Prioritize in this order:
- Broken trace continuity or missing spans.
- Missing attributes that block filtering, correlation, or incident response.
- High-frequency latency hotspot with a narrow owner.
- High-severity error cluster with a narrow owner.
- Dashboard or query ergonomics improvements.
Prefer the smallest change that unlocks the most operational clarity.
Output Contract
When using this skill, produce findings in this shape:
- Telemetry source used.
- The question answered.
- One confirmed bottleneck, observability gap, or healthy result.
- The exact evidence: span name, trace ID or run ID, attribute presence or absence, and duration or error pattern.
- The smallest code, workflow, or instrumentation change to make, if one is needed.
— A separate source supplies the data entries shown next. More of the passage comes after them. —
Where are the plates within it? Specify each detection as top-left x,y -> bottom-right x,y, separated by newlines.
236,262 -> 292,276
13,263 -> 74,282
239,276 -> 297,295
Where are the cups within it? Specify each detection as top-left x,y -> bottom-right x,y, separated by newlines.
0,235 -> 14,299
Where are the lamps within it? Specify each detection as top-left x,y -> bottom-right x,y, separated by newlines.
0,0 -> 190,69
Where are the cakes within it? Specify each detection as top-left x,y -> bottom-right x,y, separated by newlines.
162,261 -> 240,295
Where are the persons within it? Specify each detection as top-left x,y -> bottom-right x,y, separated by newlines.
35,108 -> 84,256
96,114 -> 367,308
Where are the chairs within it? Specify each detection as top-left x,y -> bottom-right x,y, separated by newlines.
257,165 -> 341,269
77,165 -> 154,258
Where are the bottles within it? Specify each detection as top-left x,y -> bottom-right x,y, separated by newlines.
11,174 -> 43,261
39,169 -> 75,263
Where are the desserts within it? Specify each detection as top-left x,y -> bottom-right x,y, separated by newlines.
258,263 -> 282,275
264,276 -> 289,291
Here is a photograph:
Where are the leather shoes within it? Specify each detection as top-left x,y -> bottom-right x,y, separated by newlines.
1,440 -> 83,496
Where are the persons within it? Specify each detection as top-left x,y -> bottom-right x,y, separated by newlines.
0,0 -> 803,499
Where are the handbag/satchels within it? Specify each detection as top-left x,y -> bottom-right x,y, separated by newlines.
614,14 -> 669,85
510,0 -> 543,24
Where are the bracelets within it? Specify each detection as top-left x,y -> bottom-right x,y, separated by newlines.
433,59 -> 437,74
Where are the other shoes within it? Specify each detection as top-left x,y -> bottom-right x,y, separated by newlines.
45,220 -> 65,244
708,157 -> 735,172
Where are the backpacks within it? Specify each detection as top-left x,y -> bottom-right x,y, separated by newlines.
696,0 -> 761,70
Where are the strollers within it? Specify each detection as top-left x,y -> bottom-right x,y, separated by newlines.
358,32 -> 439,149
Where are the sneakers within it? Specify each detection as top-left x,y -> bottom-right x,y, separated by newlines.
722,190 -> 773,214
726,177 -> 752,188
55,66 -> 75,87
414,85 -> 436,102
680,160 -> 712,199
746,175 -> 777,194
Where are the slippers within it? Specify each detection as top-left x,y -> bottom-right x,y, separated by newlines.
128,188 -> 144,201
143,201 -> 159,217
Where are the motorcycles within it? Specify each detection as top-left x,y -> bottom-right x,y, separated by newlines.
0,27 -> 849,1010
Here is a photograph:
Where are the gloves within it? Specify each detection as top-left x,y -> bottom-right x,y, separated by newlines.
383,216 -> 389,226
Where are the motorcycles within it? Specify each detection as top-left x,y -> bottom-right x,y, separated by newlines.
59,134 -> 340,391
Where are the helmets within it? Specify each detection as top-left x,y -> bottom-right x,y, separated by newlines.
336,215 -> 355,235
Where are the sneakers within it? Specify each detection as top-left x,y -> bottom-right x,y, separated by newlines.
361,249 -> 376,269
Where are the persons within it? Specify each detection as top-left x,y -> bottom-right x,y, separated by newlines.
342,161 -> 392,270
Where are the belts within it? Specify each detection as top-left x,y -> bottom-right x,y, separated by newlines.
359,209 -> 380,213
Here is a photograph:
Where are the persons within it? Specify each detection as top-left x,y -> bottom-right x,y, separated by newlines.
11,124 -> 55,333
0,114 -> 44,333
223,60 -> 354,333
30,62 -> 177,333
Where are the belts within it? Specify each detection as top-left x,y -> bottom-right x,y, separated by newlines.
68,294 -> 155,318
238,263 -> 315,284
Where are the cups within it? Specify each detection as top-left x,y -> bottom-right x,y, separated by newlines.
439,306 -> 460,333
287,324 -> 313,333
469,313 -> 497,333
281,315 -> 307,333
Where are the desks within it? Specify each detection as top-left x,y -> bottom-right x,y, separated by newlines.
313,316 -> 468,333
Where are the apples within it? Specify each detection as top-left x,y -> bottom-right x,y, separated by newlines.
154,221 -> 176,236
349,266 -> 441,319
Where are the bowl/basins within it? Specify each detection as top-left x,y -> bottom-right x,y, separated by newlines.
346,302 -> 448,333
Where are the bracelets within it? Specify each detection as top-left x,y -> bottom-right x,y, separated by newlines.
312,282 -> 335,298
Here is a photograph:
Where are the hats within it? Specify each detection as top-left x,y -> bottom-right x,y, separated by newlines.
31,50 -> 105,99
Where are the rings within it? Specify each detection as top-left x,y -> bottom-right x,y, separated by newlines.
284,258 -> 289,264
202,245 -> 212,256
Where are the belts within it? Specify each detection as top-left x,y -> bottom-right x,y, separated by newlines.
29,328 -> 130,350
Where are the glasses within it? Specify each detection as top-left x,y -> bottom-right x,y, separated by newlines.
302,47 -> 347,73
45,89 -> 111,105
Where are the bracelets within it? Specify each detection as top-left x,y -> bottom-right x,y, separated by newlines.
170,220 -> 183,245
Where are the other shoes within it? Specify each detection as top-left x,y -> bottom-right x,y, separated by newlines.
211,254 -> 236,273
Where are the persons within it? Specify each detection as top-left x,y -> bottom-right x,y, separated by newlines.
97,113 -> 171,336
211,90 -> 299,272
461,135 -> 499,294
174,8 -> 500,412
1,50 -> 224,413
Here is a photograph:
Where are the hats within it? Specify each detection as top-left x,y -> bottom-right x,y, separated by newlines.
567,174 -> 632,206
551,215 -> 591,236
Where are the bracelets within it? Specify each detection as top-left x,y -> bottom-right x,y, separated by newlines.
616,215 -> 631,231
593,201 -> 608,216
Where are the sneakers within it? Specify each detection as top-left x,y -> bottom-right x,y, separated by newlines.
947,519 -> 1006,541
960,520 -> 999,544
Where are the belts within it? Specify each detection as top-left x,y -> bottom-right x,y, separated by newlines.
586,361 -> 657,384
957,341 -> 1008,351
- The validation step that would prove the result or follow-on change.
gh-aw Specific Pointers
Start with these files when telemetry indicates an instrumentation or correlation problem:
actions/setup/js/send_otlp_span.cjs
actions/setup/js/action_setup_otlp.cjs
actions/setup/js/action_conclusion_otlp.cjs
actions/setup/js/otlp.cjs
actions/setup/js/generate_observability_summary.cjs
actions/setup/js/aw_context.cjs
pkg/workflow/observability_otlp.go
docs/src/content/docs/guides/custom-otlp-attributes.md
Anti-Patterns
Avoid these common mistakes:
- starting with full-code inspection before checking whether telemetry already proves the issue
- treating a single anomalous trace as a systemic problem
- proposing instrumentation changes without naming the missing attribute or broken correlation edge
- spending prompt budget on backend-specific browsing before confirming the standard six queries
- mixing exporter failures with business-logic failures
Expected Result
After using this skill, the agent should be able to move from raw OTel data to a grounded answer without re-deriving the telemetry playbook.